====== Excerpted text ======
# How often is the One Parent Family Payment (OPFP) means-tested?



## 1wrreno (12 Jun 2011)

I'm due my first child soon and will be a single parent; will be applying for the One Parent Family Payment once baby is born. 

My question is that I've a good bit of savings put by which I intend to live on for the early months - as this will reduce the amount of OPFP I receive initially, how soon can I ask for my means to be re-tested as my savings will obviously reduce to nothing fairly quickly? 

That's assuming I can ask for my means to be re-tested; if not, then maybe I'm better off waiting 'til I've used up all my savings before applying at all?


----------



## gipimann (12 Jun 2011)

You can ask for your claim to be reviewed at any time if there is a change of circumstances which may lead to a decrease in your means (and an increase in your payment).

The first 20,000 euro of savings isn't assessed, so there may be little or no assessment against you.


----------



## Ildánach (14 Jun 2011)

The one thing to watch out for is that you can explain the depletion of your funds.  If they suspect that you have deliberately depleted your capital to increase your entitlement, then you can be assessed as still having the money in the bank even though its spent!  They will allow reasonable expenditures.


----------



## 1wrreno (14 Jun 2011)

Thanks to both of you for your help.  

Ildanach; on the other side of the coin I assume they'll recognise if it's genuine expenditure? My company pays zero in maternity benefit so I will genuinely be using my savings for day to day living expenses; I'm assuming they'll recognise that.


----------



## Ildánach (15 Jun 2011)

Have you checked out Maternity Benefit?  If you are on OPFP, then you should be able to get half rate Maternity Benefit.

http://www.welfare.ie/EN/Schemes/BirthChildrenAndFamilies/MaternityBenefit/Pages/mb.aspx


----------
====== Given entries ======
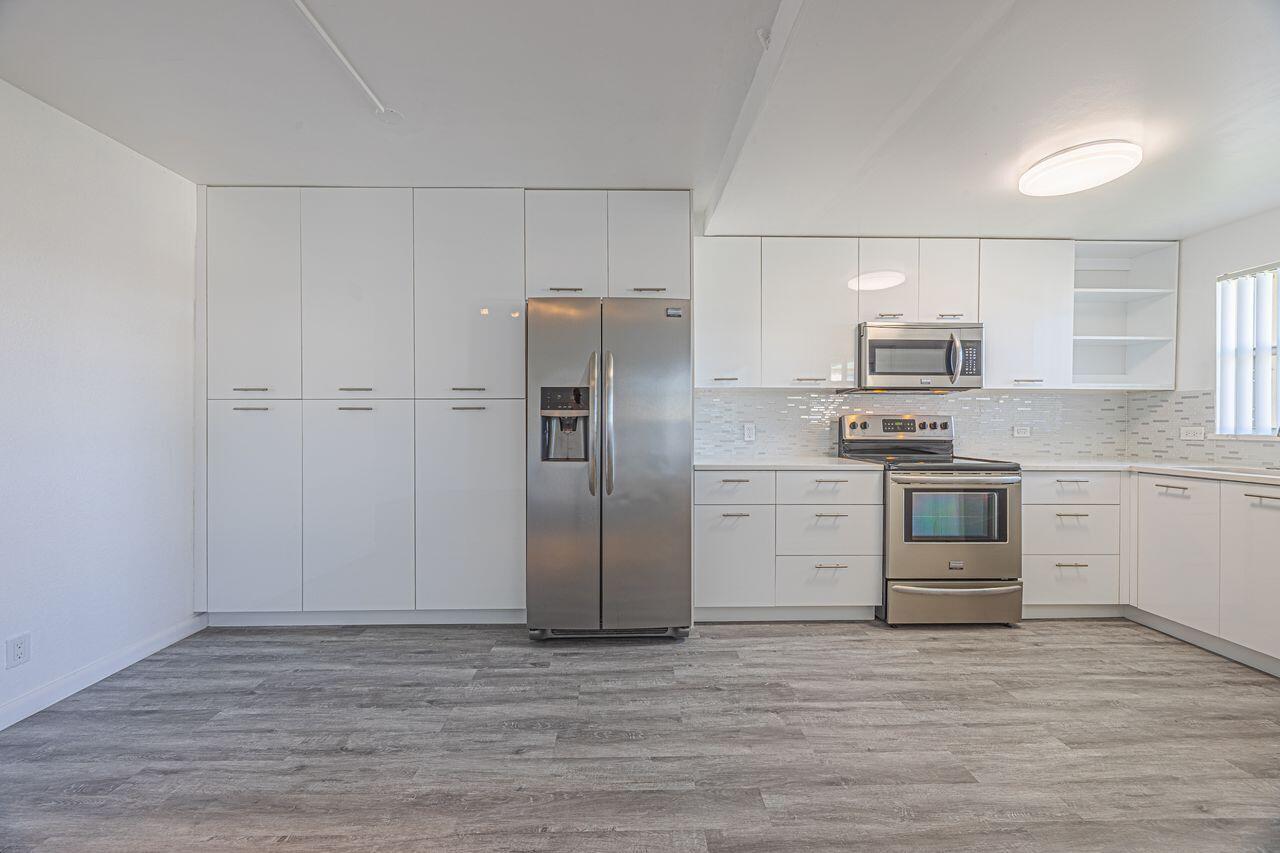 808 SE 7th Street 305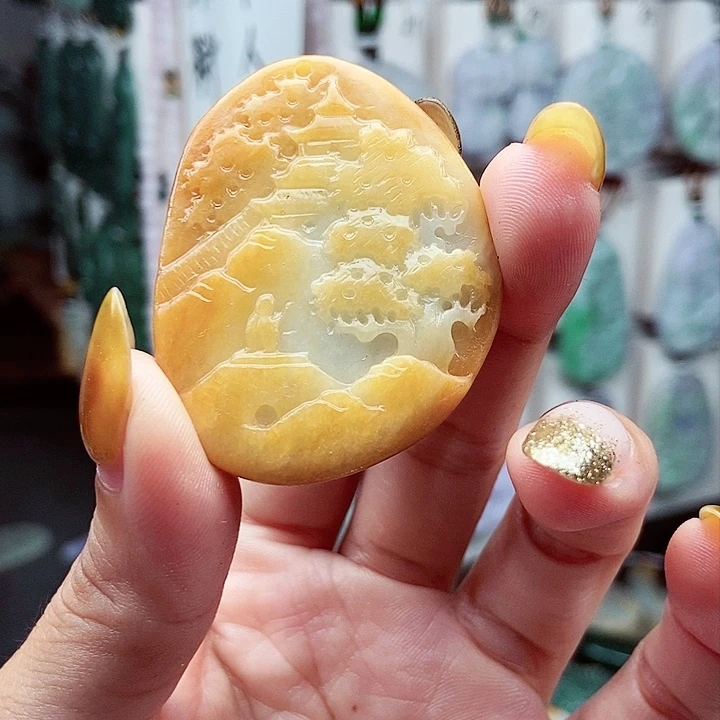 翡翠未镶嵌颈饰翡翠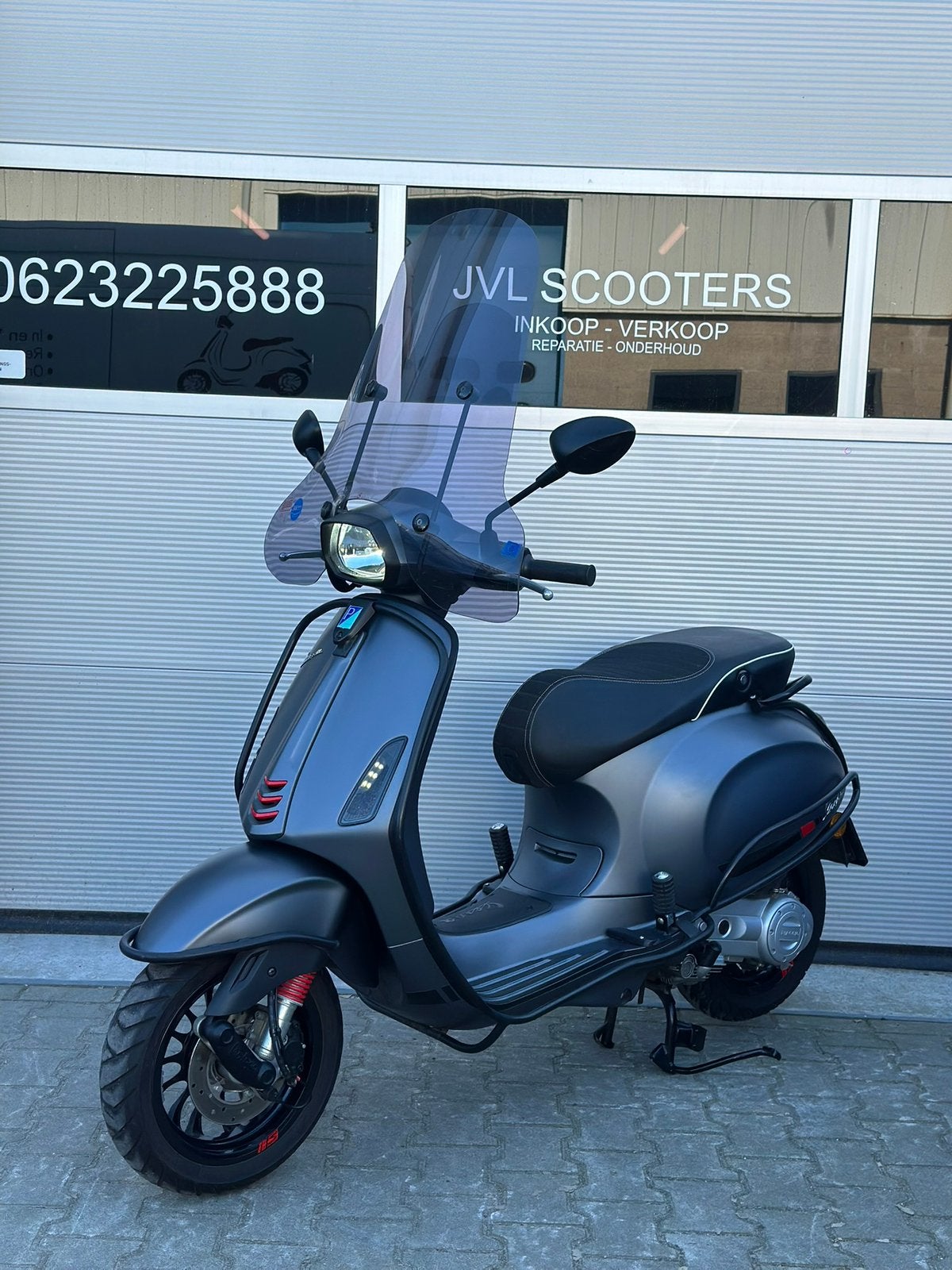 Vespa Sprint 50cc 3v 4t 2018 snor Zeer net!, Ophalen, Overige modellen, L, Zo goed als nieuw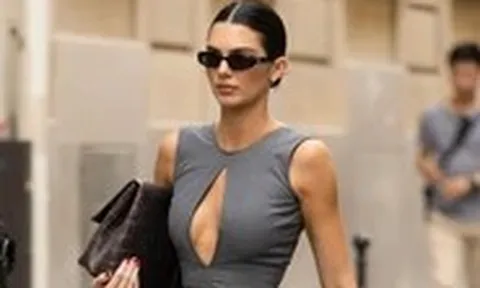 Gợi ý 8 'outfit' mùa hè sành điệu từ các ngôi sao thời trang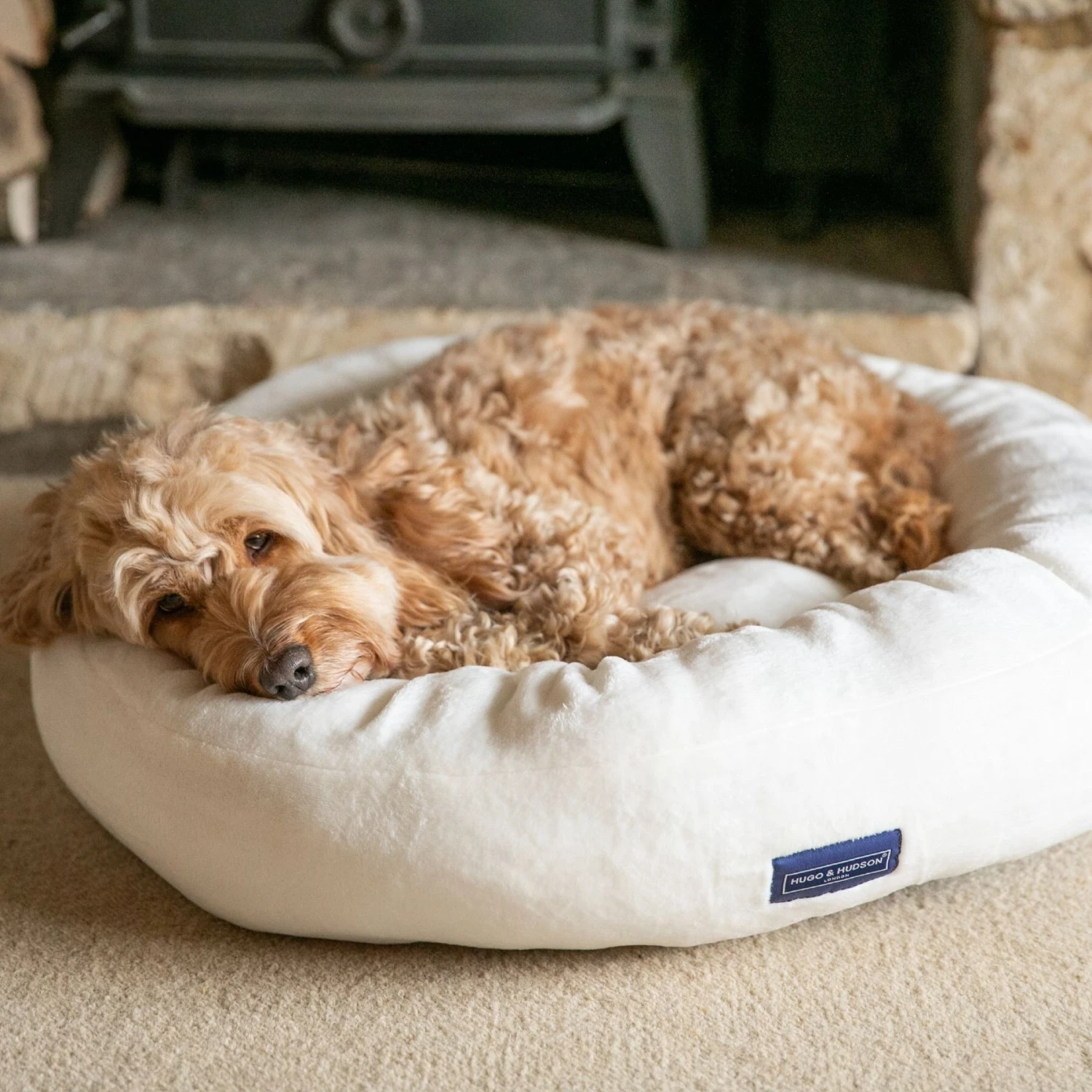 HUGO & HUDSON Donut Dog Bed 9 HUGO & HUDSON Donut Dog Bed - Image 7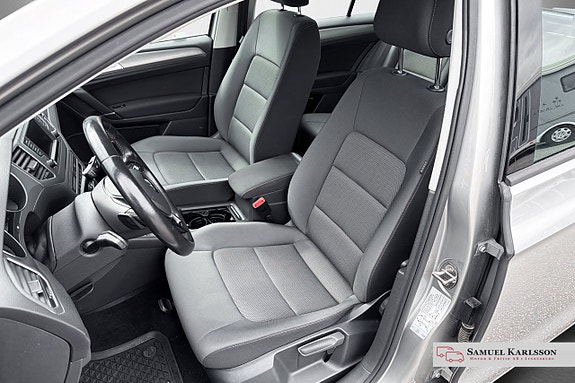 Volkswagen Golf Sportsvan 12 of 17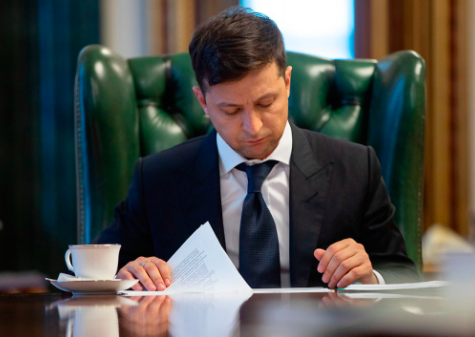 Zelenskiy signed new laws promoting investment and abolishing some taxes on investment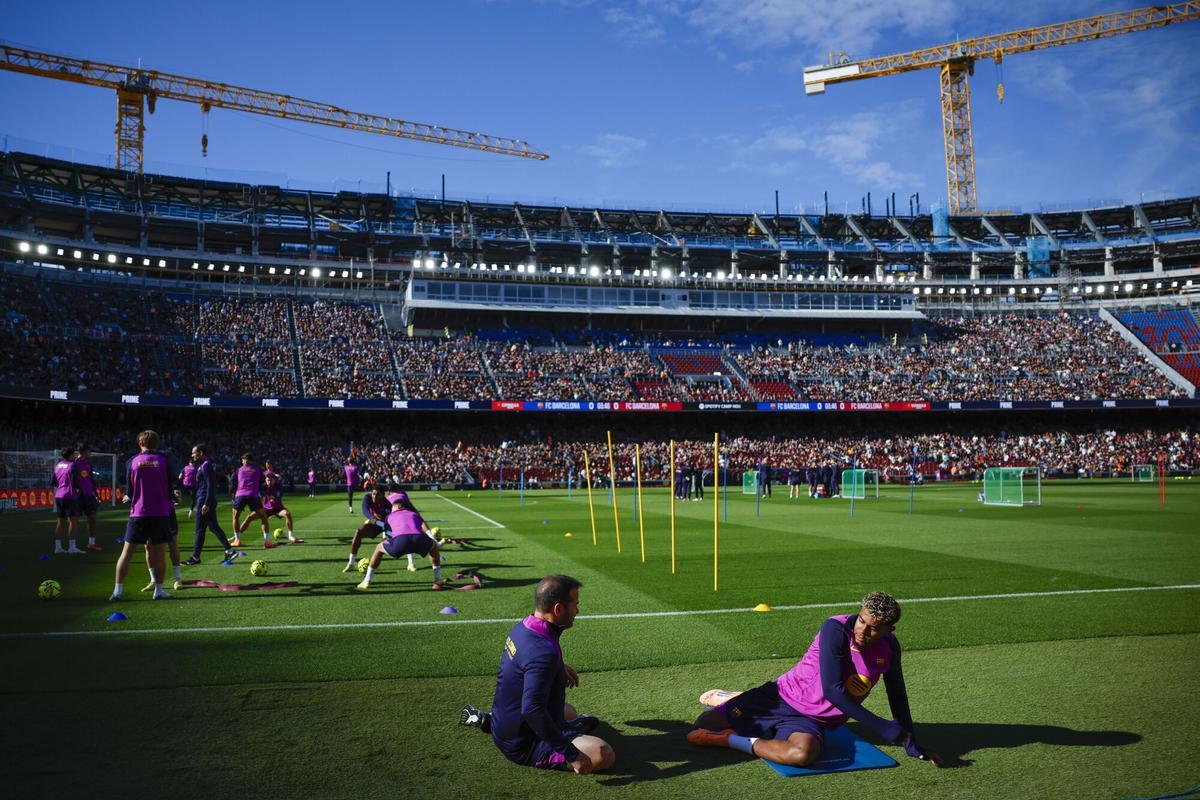 Així és el renovat Spotify Camp Nou, durant el primer entrenament de l'equip blaugrana Així és el renovat Spotify Camp Nou, durant el primer entrenament de l'equip blaugrana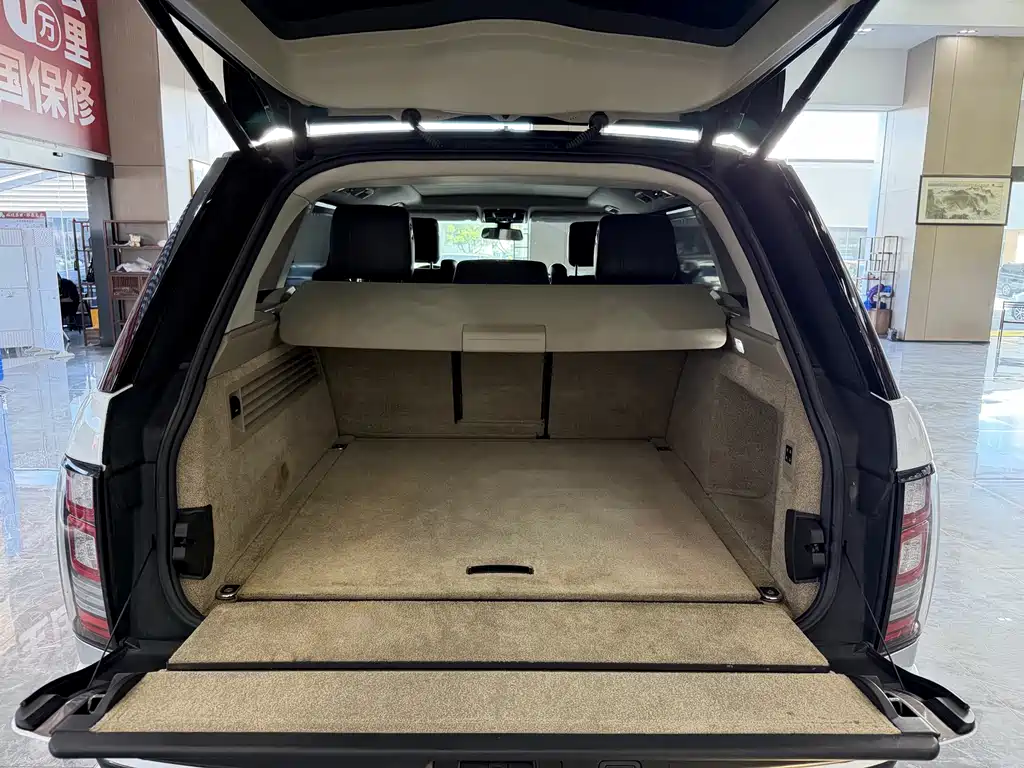 Land Rover Range Rover — миниатюра 17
======
| Aim of the task |
Rewrite the thread on means-testing the One Parent Family Payment, beginning at "Ildanach; on the" and stopping after "rate Maternity Benefit.", with "day to day living expenses" replaced by "everyday living costs".

| Answer to the problem |
Ildanach; on the other side of the coin I assume they'll recognise if it's genuine expenditure? My company pays zero in maternity benefit so I will genuinely be using my savings for everyday living costs; I'm assuming they'll recognise that.


----------



## Ildánach (15 Jun 2011)

Have you checked out Maternity Benefit?  If you are on OPFP, then you should be able to get half rate Maternity Benefit.